The present invention discloses a combined tracking method for a target object, which includes the following step 1 to step 3. The first step is to perform a face detection process to the humanoid target image to detect the human face target; the second step is to perform an expression analysis and recognition process to the human face target to obtain a target emotion; the third step is to perform a sound source tracking detection process to detect a target sound source when the target emotion is a preset emotion.

Description

    CROSS REFERENCE TO RELATED APPLICATIONS
  • This Non-provisional application claims priority under 35 U.S.C. § 119(a) on Patent Application No. 111115200 filed in Taiwan on Apr. 21, 2022, the entire contents of which are hereby incorporated by reference.
  • BACKGROUND 1. Technical Field
  • The invention relates to an object tracking method, in particular to a combined tracking method for the target object.
  • 2. Description of Related Art
  • Due to the advancement of visual technology, many human-computer interaction mechanisms can be achieved by applying visual detection and identification technology. For example, a camera device is combined with image tracking technology and recognition technology to track the specific object or capture the image of the target object for output or recording.
  • In general, the image tracking technology is only for a specific target, and when the target has an unusual movement, it will be difficult to know the reason behind it only based on image tracking or image recognition. For example, in a teaching environment where a lecturer is teaching a group of listeners. At this time, a camera device can be used together with an image tracking algorithm to track the teaching process of the lecturer, and output or record images of the teaching process.
  • However, there may be many events during the teaching process that will affect the progress of teaching activities, for example, an emergency occurs near the teaching environment and the lecturer finds out and interrupts teaching, but the students or audience do not know why to stop teaching.
  • Consequently, it is an important subject of the invention to provide a combined tracking method for the target object so as to know the cause of the relay event (that is, the above-mentioned interruption of teaching) through different tracking methods.
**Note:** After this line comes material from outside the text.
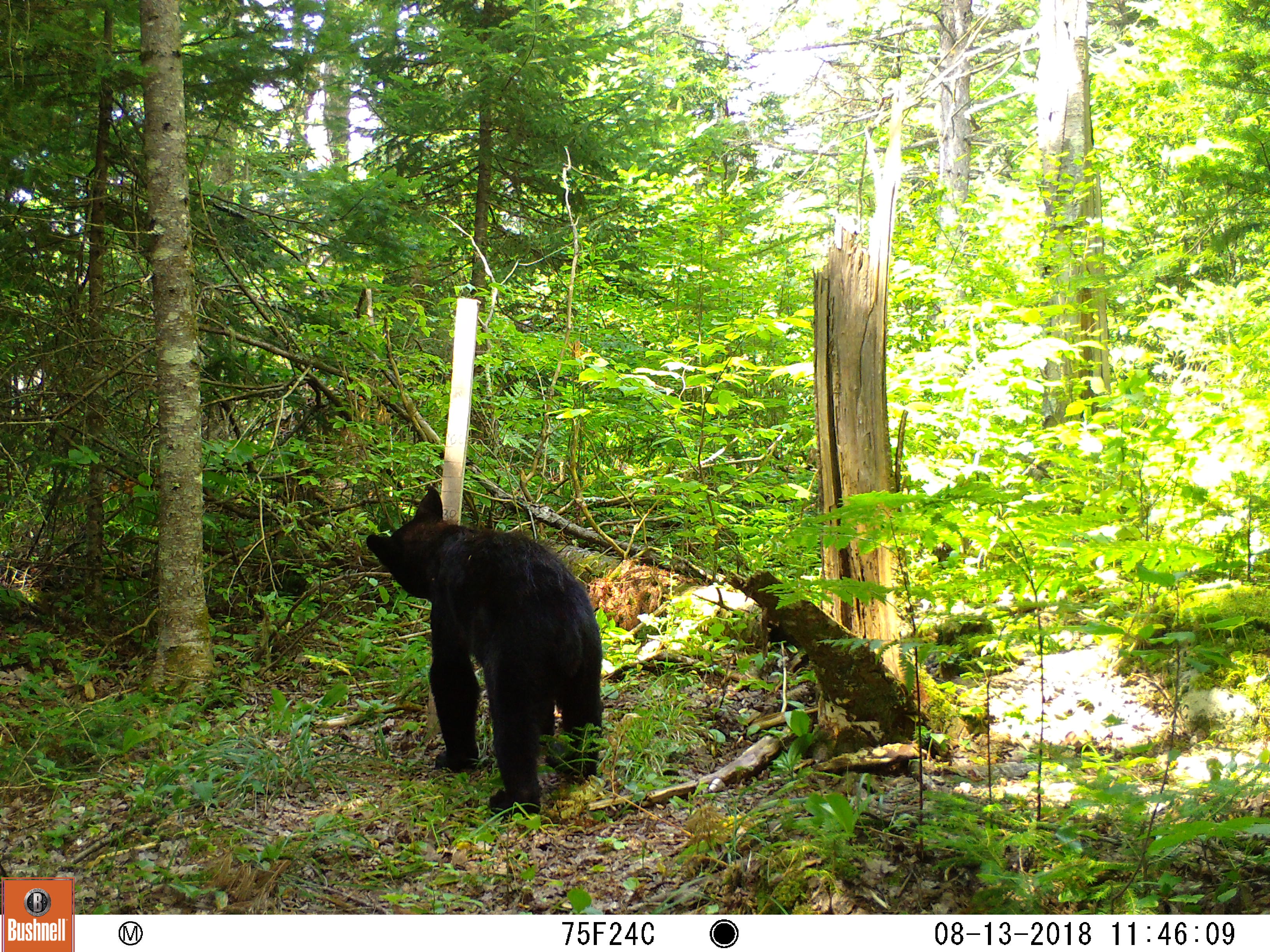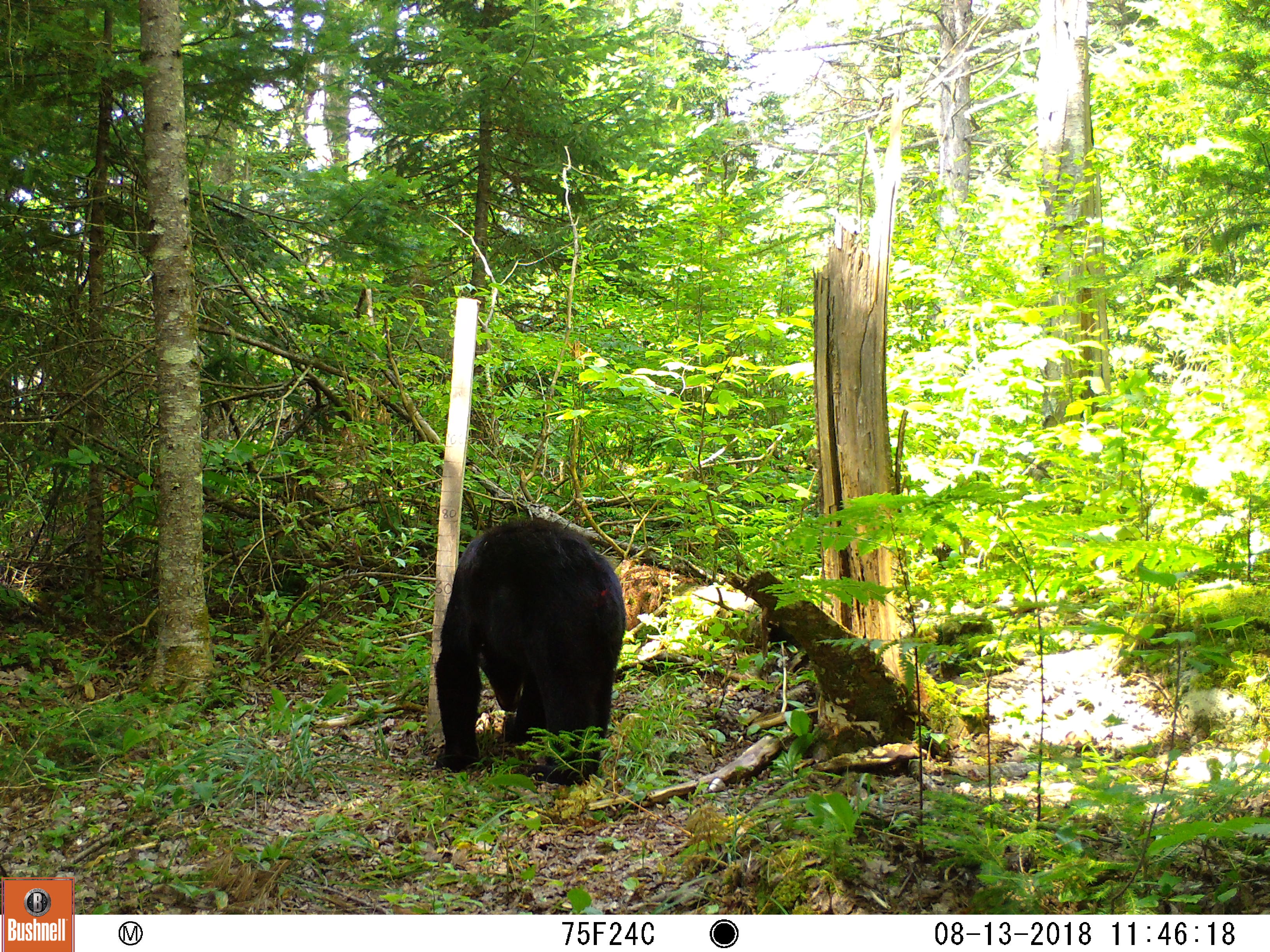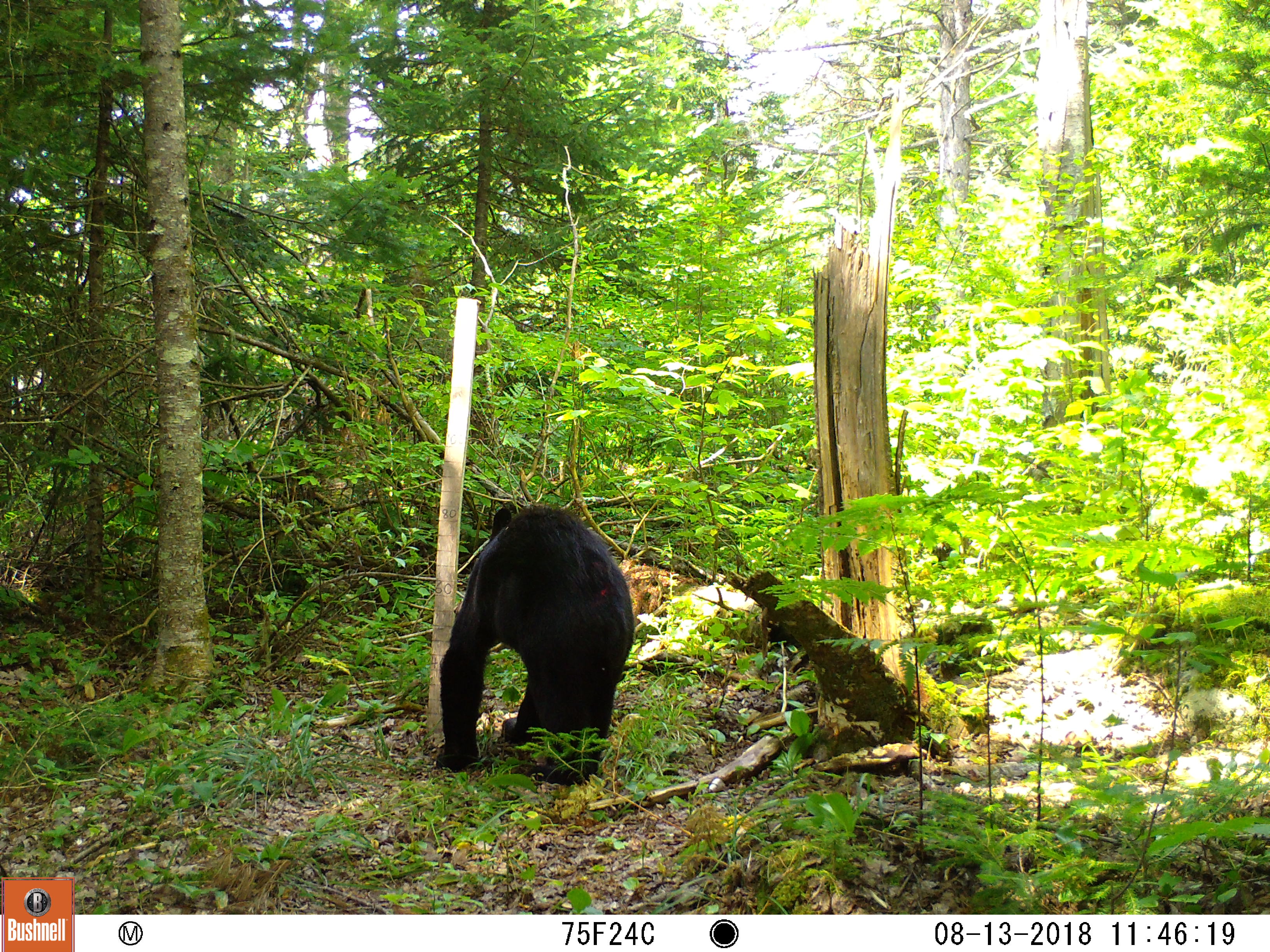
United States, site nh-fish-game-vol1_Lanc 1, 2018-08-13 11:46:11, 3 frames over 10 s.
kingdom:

  • SUMMARY OF THE INVENTION
  • In view of the foregoing, an object of the invention is to provide a combined tracking method for a target object, which can track the specific object through the change of the feature of a target.
  • To achieve the above, the present invention provides a combined tracking method for the target object including the following steps. First is to perform a face detection process to a humanoid target image to detect a human face target; then is to perform an expression analysis and recognition process to the human face target to obtain a target emotion; final is to perform a sound source tracking detection process to detect a target sound source when the target emotion is a preset emotion.
  • In one aspect, the preset emotion includes at least one of anger, disgust, surprise, sadness, happiness, fear, or neutral emotion.
  • In one embodiment, the preset emotion is a negative emotion.
  • In one aspect, the combined tracking method for the target object further includes performing a human tracking and detection process on a first image to track a humanoid target, and capturing the humanoid target image after the humanoid target is detected.
  • In one aspect, after the target sound source is detected, the combined tracking method for the target object also includes capturing a second image for the direction where the target sound source is generated and outputting the second image to a display device.
  • In one aspect, the expression analysis and recognition process is calculated according to the expression of the human face target to obtain at least one expression feature value.
  • In one aspect, the target sound source is generated in a specific space and has a maximum volume.
  • In addition, to achieve the above, the present invention also provides a combined tracking method for a target object, which includes capturing a first image through an image detection and tracking process, and analyzing an expression feature in the first image and trigging a sound source tracking process to detect a target sound source after a preset emotion result is obtained.
  • As mentioned above, the combined tracking method for the target object of the invention utilizes two tracking technologies (i.e., image tracking and sound source tracking) together with emotion analysis and identification technology to obtain the cause of the emotional change of the relay target.
  • The detailed technology and preferred embodiments implemented for the subject invention are described in the following paragraphs accompanying the appended drawings for people skilled in this field to well appreciate the features of the claimed invention.
  • BRIEF DESCRIPTION OF THE DRAWINGS
  • The parts in the drawings are not necessarily drawn to scale, the emphasis instead being placed upon clearly illustrating the principles of at least one embodiment. In the drawings, like reference numerals designate corresponding parts throughout the various diagrams, and all the diagrams are schematic.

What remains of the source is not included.